--- begin AVAILABLE RECORDS ---

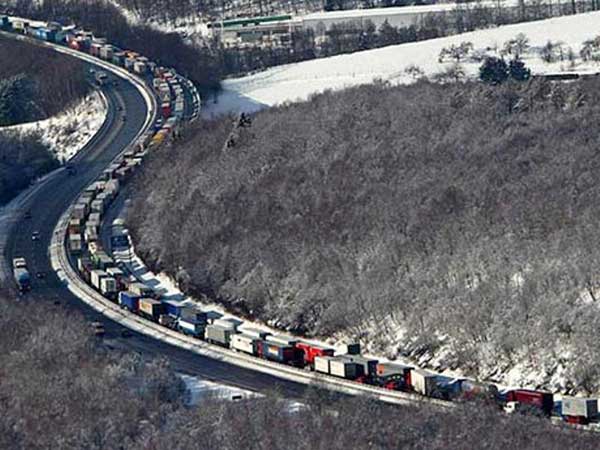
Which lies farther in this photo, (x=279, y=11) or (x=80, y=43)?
(x=279, y=11)

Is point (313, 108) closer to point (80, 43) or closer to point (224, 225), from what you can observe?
point (224, 225)

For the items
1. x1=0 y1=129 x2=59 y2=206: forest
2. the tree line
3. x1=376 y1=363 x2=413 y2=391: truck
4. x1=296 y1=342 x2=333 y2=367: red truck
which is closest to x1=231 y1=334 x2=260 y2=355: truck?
x1=296 y1=342 x2=333 y2=367: red truck

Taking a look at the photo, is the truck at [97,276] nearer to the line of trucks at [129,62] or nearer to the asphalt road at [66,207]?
the asphalt road at [66,207]

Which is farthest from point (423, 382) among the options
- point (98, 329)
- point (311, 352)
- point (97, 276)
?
point (97, 276)

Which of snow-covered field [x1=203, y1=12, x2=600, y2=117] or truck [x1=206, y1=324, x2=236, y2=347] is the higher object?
snow-covered field [x1=203, y1=12, x2=600, y2=117]

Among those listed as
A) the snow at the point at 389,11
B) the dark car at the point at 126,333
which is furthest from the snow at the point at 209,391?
the snow at the point at 389,11

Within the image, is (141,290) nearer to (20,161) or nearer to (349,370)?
(349,370)

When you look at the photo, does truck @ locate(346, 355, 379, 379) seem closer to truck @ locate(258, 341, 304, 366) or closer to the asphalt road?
the asphalt road

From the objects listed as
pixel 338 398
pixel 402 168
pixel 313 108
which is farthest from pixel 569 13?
pixel 338 398
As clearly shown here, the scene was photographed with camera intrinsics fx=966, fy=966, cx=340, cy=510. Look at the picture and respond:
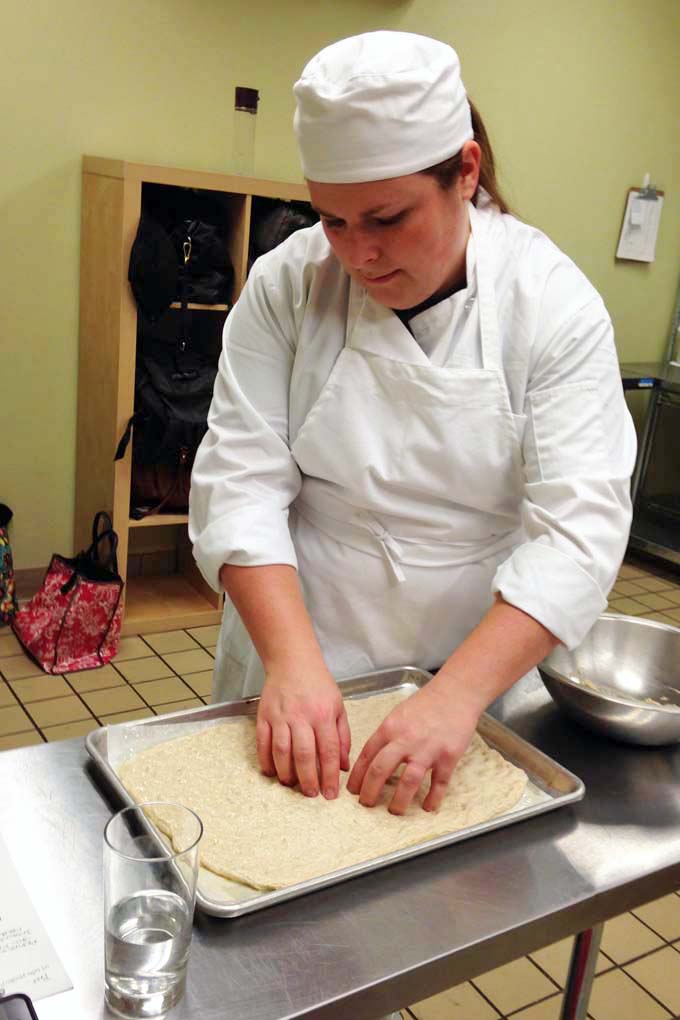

--- end AVAILABLE RECORDS ---

**REQUEST**.
Report how many lines above contain the word "road". Give only the number.

**RESPONSE TO THE EXERCISE**.
4